## MATERIAL SHOWN

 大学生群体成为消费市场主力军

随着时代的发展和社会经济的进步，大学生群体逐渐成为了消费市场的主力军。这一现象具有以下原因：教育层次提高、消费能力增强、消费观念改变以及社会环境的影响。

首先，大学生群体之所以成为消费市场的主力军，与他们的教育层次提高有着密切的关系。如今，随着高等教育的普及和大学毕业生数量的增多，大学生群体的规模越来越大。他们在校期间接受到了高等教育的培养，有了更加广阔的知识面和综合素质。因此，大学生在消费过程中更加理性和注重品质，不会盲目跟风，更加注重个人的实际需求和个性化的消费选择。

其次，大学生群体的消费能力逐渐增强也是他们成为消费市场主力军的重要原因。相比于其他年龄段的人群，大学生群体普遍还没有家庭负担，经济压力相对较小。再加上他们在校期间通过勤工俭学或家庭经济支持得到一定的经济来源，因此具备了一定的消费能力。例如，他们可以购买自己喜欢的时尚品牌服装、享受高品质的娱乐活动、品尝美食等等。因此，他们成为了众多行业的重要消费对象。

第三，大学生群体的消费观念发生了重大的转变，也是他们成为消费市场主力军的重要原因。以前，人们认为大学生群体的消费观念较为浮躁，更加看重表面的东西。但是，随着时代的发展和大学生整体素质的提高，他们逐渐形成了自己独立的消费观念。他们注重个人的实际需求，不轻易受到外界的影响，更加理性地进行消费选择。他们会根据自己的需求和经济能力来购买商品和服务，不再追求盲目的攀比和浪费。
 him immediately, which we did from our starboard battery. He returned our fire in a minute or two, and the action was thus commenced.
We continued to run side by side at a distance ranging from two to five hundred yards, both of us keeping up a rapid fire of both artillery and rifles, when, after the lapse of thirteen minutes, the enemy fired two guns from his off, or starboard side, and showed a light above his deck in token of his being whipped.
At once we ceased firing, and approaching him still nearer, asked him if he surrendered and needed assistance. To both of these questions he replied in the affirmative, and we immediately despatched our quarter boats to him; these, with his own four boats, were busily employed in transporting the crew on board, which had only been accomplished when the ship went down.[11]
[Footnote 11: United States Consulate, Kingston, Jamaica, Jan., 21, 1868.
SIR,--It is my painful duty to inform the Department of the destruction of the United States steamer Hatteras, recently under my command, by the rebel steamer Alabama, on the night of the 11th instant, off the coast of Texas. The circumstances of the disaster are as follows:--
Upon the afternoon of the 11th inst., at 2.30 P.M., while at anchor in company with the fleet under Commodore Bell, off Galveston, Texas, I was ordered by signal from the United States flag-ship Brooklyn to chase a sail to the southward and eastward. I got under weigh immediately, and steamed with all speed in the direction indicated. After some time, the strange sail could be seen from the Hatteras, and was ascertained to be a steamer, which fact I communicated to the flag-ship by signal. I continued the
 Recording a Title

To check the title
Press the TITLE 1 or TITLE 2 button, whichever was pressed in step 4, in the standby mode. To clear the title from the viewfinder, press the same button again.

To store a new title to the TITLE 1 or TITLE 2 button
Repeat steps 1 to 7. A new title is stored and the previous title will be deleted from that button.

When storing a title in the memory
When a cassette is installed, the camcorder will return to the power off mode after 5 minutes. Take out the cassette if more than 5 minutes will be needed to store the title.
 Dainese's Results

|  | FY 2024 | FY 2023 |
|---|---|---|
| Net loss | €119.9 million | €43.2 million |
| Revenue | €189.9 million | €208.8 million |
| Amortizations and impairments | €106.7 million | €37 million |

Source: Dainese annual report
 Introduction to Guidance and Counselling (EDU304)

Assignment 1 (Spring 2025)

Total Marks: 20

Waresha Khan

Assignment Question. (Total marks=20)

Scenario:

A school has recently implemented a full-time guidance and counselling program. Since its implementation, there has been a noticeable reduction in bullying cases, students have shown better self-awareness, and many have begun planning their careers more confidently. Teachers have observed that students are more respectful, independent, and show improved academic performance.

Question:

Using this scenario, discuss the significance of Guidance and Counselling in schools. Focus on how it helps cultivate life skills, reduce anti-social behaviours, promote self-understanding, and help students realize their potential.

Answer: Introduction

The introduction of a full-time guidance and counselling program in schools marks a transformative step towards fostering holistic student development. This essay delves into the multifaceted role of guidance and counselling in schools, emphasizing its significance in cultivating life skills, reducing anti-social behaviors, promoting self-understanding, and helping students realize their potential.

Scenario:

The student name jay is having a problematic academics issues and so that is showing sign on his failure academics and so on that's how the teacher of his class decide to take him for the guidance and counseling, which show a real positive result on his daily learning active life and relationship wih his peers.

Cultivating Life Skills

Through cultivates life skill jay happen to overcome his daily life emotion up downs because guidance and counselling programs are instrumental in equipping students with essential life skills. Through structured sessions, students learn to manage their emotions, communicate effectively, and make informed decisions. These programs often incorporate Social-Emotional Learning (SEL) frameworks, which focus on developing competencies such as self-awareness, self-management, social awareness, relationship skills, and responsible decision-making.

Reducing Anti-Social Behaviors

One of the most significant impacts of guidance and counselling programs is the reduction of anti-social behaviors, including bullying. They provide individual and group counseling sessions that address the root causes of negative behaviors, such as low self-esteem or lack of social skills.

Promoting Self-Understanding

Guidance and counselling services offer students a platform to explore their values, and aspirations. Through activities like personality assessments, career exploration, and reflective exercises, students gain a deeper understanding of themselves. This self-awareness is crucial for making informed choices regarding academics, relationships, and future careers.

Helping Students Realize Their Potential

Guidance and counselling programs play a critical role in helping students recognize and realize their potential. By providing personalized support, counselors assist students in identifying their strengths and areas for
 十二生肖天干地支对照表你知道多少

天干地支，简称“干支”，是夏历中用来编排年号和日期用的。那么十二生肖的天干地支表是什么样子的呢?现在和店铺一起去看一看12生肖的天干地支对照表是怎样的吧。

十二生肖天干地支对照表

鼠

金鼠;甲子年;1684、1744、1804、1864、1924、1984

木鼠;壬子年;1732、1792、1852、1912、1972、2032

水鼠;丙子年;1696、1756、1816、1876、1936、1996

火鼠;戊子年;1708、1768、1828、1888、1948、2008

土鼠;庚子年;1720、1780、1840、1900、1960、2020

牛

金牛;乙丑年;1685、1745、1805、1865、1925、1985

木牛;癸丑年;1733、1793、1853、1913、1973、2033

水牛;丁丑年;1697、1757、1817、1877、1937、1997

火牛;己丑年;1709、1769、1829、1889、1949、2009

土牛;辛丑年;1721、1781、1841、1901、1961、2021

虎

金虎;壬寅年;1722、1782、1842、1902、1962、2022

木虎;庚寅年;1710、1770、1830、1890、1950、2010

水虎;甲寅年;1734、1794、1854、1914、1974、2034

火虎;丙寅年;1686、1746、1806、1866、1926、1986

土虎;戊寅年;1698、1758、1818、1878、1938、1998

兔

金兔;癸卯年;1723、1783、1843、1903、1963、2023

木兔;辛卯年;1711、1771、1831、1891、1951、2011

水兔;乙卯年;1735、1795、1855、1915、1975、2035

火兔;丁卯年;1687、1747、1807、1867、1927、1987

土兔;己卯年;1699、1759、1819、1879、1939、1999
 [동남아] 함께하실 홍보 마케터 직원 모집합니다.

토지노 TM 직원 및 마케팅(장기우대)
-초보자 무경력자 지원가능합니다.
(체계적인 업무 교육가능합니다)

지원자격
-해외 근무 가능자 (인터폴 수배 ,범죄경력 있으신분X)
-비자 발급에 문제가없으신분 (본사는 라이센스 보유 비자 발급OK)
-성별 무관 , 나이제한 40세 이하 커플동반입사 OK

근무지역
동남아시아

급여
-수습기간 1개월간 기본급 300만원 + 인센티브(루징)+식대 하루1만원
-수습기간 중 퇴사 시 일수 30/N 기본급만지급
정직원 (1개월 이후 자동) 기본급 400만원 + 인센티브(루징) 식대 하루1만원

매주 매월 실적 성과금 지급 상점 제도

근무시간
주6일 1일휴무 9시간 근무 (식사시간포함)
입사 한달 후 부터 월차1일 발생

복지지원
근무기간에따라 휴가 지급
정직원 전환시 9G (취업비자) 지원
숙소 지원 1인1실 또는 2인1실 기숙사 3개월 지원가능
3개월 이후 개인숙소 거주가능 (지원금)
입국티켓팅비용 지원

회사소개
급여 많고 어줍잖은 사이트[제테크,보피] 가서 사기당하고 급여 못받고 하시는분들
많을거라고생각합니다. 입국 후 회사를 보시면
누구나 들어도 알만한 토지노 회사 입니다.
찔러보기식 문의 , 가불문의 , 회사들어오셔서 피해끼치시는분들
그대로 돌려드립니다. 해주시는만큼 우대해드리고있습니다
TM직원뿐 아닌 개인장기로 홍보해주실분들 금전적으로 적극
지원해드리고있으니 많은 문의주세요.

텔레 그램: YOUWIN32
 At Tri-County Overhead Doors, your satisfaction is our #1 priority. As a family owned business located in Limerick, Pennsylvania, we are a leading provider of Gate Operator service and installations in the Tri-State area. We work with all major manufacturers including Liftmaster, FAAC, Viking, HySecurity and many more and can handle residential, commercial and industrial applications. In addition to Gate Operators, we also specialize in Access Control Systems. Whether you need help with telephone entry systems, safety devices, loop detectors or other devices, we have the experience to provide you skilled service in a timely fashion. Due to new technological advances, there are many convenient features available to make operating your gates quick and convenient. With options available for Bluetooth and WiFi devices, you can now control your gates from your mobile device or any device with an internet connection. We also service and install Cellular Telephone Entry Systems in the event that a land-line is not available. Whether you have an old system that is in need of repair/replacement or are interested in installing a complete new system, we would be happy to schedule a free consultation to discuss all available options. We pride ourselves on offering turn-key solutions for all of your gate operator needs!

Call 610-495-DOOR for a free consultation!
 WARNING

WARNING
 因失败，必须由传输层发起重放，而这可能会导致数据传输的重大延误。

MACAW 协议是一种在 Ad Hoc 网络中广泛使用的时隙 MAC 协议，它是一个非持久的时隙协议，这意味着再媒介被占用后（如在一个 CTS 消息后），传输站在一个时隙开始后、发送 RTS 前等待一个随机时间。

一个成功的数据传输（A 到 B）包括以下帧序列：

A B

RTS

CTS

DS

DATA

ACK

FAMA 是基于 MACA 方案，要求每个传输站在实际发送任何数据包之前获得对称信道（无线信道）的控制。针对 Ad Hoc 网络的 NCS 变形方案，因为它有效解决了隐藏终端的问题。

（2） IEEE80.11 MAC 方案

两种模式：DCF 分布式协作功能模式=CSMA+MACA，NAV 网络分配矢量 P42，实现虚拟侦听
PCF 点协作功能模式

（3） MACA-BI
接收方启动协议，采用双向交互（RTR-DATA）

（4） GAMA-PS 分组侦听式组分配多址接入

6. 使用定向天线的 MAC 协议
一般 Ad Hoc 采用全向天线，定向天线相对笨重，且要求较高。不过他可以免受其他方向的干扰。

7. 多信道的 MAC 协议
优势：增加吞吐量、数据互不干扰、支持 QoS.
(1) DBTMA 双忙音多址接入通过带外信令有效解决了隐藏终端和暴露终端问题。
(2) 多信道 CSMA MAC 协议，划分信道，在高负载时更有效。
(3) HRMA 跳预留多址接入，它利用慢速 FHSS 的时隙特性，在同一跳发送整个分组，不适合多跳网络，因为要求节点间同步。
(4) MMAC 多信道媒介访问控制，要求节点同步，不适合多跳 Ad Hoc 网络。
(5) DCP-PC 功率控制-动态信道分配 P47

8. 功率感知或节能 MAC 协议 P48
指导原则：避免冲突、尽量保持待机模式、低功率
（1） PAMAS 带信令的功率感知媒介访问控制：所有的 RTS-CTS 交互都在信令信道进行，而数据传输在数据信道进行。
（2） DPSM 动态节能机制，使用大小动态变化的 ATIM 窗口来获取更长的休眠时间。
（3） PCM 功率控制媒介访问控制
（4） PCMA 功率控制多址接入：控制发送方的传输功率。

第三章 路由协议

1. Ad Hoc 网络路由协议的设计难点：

## PROBLEM STATEMENT
Output the lines of the records above exactly as they appear, from the line containing "火虎;丙寅年;1686、1746、1806、1866、1926、1986" through the line containing "텔레 그램: YOUWIN32".

## FINAL ANSWER
火虎;丙寅年;1686、1746、1806、1866、1926、1986

土虎;戊寅年;1698、1758、1818、1878、1938、1998

兔

金兔;癸卯年;1723、1783、1843、1903、1963、2023

木兔;辛卯年;1711、1771、1831、1891、1951、2011

水兔;乙卯年;1735、1795、1855、1915、1975、2035

火兔;丁卯年;1687、1747、1807、1867、1927、1987

土兔;己卯年;1699、1759、1819、1879、1939、1999
 [동남아] 함께하실 홍보 마케터 직원 모집합니다.

토지노 TM 직원 및 마케팅(장기우대)
-초보자 무경력자 지원가능합니다.
(체계적인 업무 교육가능합니다)

지원자격
-해외 근무 가능자 (인터폴 수배 ,범죄경력 있으신분X)
-비자 발급에 문제가없으신분 (본사는 라이센스 보유 비자 발급OK)
-성별 무관 , 나이제한 40세 이하 커플동반입사 OK

근무지역
동남아시아

급여
-수습기간 1개월간 기본급 300만원 + 인센티브(루징)+식대 하루1만원
-수습기간 중 퇴사 시 일수 30/N 기본급만지급
정직원 (1개월 이후 자동) 기본급 400만원 + 인센티브(루징) 식대 하루1만원

매주 매월 실적 성과금 지급 상점 제도

근무시간
주6일 1일휴무 9시간 근무 (식사시간포함)
입사 한달 후 부터 월차1일 발생

복지지원
근무기간에따라 휴가 지급
정직원 전환시 9G (취업비자) 지원
숙소 지원 1인1실 또는 2인1실 기숙사 3개월 지원가능
3개월 이후 개인숙소 거주가능 (지원금)
입국티켓팅비용 지원

회사소개
급여 많고 어줍잖은 사이트[제테크,보피] 가서 사기당하고 급여 못받고 하시는분들
많을거라고생각합니다. 입국 후 회사를 보시면
누구나 들어도 알만한 토지노 회사 입니다.
찔러보기식 문의 , 가불문의 , 회사들어오셔서 피해끼치시는분들
그대로 돌려드립니다. 해주시는만큼 우대해드리고있습니다
TM직원뿐 아닌 개인장기로 홍보해주실분들 금전적으로 적극
지원해드리고있으니 많은 문의주세요.

텔레 그램: YOUWIN32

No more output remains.